ÉNONCÉ DE LA TÂCHE: Dans l'extrait du jugement, recopiez le passage allant de « L'appel en vertu » jusqu'à « 2001 est confirmée. » en renommant « Loi sur l'assurance-emploi » en « Loi sur l'assurance-chômage ».

EXTRAIT RETENU:

- - - - -

L'appel en vertu du paragraphe 103(1) de la Loi sur l'assurance-emploi est rejeté et la décision rendue par le ministre du Revenu national en date du 12 mars 2007, relativement à l'appel interjeté devant lui pour la période du 22 mai au 20 juillet 2001 est confirmée.

 

Signé à Ottawa, Canada, ce 7e jour de février 2008.

 

 

« Lucie Lamarre »

Juge Lamarre

 


 

 

 

 

Référence : 2008CCI85

Date : 20080207

Dossier : 2007-2624(EI)

ENTRE :

HERMEL BERTHELOT,

appelant,

et

 

LE MINISTRE DU REVENU NATIONAL,

intimé.

- - - - -

DONNÉES FOURNIES:
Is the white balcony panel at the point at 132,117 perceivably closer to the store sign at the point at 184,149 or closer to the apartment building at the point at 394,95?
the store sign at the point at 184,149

- - - - -

RÉSULTAT OBTENU:
L'appel en vertu du paragraphe 103(1) de la Loi sur l'assurance-chômage est rejeté et la décision rendue par le ministre du Revenu national en date du 12 mars 2007, relativement à l'appel interjeté devant lui pour la période du 22 mai au 20 juillet 2001 est confirmée.